Bookbinding with Becci Louise
Book Binding is the process of assembling a book from paper sheets and bound together along the edge by either sewing with thread or by a layer of adhesive. This season, along with artist and poet Becci Louise, we bring you an exciting Book Binding workshop at The Base...
Hi Becci,
It's great to get the chance to talk to you about Book Binding, it's something that's new to our programme and so we'd love to know more about your practice and the art of book binding...
Please tell us a little bit about yourself
I call myself a storyteller. I work with narrative. Much of my work is based in verse, or poetry, but I write prose as well. I had a book of narrative poetry published by Two Rivers Press in 2017 and another is due out next year. I love being creative, and also like the idea of artists doing as much of the making for their product as possible. So I make my own notebooks, bind my own poetry books and also make them as gifts. Writing is my first love, so it seems only natural that I should make books too.
When was your first experience of Book Binding?
A few years ago, I decided I liked the idea of creating some of my own poetry collections entirely by myself, so I would write them, bind them, publicise them and sell them. To do this, I needed to learn to bind them. I wanted to produce them well, so that they could be something precious and personal and each one would be ever so slightly different. I turned to good-old-YouTube to learn and found a couple of lessons that teach simple saddle-stitch binding. It really is very easy once you know what you're doing. Using the same sorts of videos, I learned how to use embossing powder to create beautiful covers, and set to work making my books. It's a very simple thing to do, but the end results are really gorgeous and they make wonderful gifts, and lovely notebooks for home use. I have been binding for two and a half years now and regularly teach it to students at my residency schools, who love the creativity of it. It is often taught at the end of a creative writing course, when students have lots of poems and stories they want to make into books!

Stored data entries
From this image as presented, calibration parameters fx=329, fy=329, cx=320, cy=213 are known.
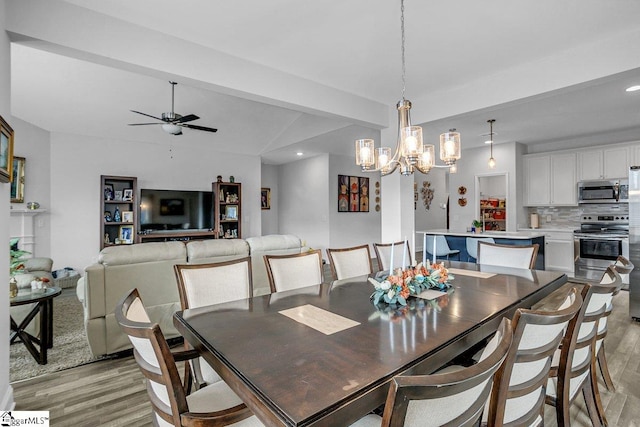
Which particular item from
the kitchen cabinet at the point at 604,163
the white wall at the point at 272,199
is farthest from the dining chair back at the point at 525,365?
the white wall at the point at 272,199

(Exercise description):
Reproduce word for word the passage of the bookbinding interview that opens with the words containing "Please tell us" and closes with "of Book Binding?". Rely solely on the bookbinding interview for what comes next.

(Task output):
Please tell us a little bit about yourself
I call myself a storyteller. I work with narrative. Much of my work is based in verse, or poetry, but I write prose as well. I had a book of narrative poetry published by Two Rivers Press in 2017 and another is due out next year. I love being creative, and also like the idea of artists doing as much of the making for their product as possible. So I make my own notebooks, bind my own poetry books and also make them as gifts. Writing is my first love, so it seems only natural that I should make books too.
When was your first experience of Book Binding?